大会ナンバーワン投手と言われる俺を観に来ている観客も大勢いるだろう。嬉しいことだが、だがらと言って力むのは良くない。抜くところは抜かないといけない。
「7球か。最高の立ち上がりだ。打線でしっかり援護していけよ」
ベンチ前に円陣を組み、監督が発破をかける。ナインが一斉に「はい」と短く返事をする。

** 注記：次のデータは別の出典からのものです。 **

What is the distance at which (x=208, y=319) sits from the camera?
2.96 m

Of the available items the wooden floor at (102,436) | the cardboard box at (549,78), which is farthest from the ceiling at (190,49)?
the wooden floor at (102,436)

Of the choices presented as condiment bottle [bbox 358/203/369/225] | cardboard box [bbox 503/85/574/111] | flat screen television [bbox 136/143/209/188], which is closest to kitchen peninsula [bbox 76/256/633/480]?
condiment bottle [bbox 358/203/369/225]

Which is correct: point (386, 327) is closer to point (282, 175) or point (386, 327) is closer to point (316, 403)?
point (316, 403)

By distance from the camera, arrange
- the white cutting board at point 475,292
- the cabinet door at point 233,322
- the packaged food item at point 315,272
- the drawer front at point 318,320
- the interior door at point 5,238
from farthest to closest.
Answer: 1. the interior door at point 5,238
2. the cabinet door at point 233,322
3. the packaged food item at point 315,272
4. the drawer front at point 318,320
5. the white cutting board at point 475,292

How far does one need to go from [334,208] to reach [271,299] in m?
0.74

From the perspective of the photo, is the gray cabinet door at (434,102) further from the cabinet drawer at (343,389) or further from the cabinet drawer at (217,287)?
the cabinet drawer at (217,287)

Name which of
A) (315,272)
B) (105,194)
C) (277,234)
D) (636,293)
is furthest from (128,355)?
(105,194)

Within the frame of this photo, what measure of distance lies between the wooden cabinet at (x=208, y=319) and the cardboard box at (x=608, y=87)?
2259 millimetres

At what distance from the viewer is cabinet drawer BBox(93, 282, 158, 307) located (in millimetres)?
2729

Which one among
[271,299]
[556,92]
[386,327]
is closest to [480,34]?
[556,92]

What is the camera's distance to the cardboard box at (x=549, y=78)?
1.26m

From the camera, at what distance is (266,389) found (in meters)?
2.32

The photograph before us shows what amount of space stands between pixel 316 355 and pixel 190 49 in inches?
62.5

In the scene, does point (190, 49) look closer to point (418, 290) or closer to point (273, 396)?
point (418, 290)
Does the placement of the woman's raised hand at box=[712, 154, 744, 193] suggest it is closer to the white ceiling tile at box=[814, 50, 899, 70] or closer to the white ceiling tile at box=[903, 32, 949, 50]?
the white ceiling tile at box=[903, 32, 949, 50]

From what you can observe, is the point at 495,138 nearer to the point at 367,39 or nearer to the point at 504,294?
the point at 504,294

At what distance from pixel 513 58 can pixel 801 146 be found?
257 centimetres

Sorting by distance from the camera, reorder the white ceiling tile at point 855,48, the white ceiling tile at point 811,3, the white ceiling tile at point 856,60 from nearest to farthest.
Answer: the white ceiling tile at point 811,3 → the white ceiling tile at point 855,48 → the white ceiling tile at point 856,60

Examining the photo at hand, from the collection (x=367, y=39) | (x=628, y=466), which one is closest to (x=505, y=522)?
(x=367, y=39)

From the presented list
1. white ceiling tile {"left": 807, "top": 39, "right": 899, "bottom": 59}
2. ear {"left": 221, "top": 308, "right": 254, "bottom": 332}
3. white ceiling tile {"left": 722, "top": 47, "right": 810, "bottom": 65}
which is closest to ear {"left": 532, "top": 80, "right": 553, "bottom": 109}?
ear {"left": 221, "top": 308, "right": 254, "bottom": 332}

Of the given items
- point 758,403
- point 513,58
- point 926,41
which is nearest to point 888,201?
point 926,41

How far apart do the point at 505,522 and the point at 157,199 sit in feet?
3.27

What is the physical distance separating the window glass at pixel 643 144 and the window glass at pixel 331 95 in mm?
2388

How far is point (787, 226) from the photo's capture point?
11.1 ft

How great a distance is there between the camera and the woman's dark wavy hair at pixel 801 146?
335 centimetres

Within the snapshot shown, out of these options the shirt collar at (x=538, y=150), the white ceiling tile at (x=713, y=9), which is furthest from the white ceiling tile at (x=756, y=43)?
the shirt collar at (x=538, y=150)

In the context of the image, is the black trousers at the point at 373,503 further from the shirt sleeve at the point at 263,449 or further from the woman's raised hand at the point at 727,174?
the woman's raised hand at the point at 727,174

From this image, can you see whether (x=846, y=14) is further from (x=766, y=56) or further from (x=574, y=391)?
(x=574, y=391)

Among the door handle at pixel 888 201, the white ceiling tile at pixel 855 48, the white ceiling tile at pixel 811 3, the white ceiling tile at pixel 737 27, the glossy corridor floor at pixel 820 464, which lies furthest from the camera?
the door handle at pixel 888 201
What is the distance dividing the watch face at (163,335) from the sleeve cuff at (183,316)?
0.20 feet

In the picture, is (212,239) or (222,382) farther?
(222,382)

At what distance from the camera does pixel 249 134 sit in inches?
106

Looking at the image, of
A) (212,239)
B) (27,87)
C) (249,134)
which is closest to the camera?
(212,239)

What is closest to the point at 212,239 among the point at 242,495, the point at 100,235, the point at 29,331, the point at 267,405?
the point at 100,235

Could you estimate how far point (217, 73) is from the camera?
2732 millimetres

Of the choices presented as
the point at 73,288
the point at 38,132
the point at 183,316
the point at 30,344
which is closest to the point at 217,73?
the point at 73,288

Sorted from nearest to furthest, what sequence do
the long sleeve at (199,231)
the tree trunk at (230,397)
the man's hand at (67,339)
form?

ベンチに入り、一番奥の列に座る。控え選手たちがスポーツドリンクの入ったコップや、冷たいタオルを差し出してくる。「ありがとう」とそれらを受け取り、体力消耗を防ぐ。
「高校生らしくないかな」
さっきの少年が脳裏から離れない。彼も投手なのかな。俺を手本にして練習しているのかな。彼も甲子園に辿り着くのかな。と試合に関係ないことが頭に浮かぶ。
「なあわがままいいか?」
隣に並んだ高橋に話しかける。
「次の回は全力で投げてもいい?」
「監督にどやされるぞ」
「調子悪くないし、1イニングぐらい変わらねえって」
「仕方ねえなあ」
高橋が坊主頭を掻く。
「俺の高校3年間はな。お前に振り回されっぱなしだよ。それについて行って女房役ってもんだろ。でも次の回だけだからな、わがままは」
「ありがとう」
両手を合わせて高橋に感謝する。
そうこうしている内に攻守交代となった。こちらも初回は無得点。だが先制するのも時間の問題だろう。俺が打たれなければ負けることはない。
駆け足でマウンドに向かう。淡々と投球練習をし、4番打者が打席に入る。
次の回はあの少年のために投げよう。名前も知らない少年。彼が俺に憧れて、後を追って甲子園で投げて、そしてお互いプロの世界で再会できたらこれ以上ない幸せだろう。
高橋は直球のサインを出した。「ありがとう」と再び感謝をする。
「ストライーック」
バットが空を切り、ミットに球が収まる。初回の先頭打者の時以上の歓声が沸く。
156キロの表示を見て、思わず笑みがこぼれた。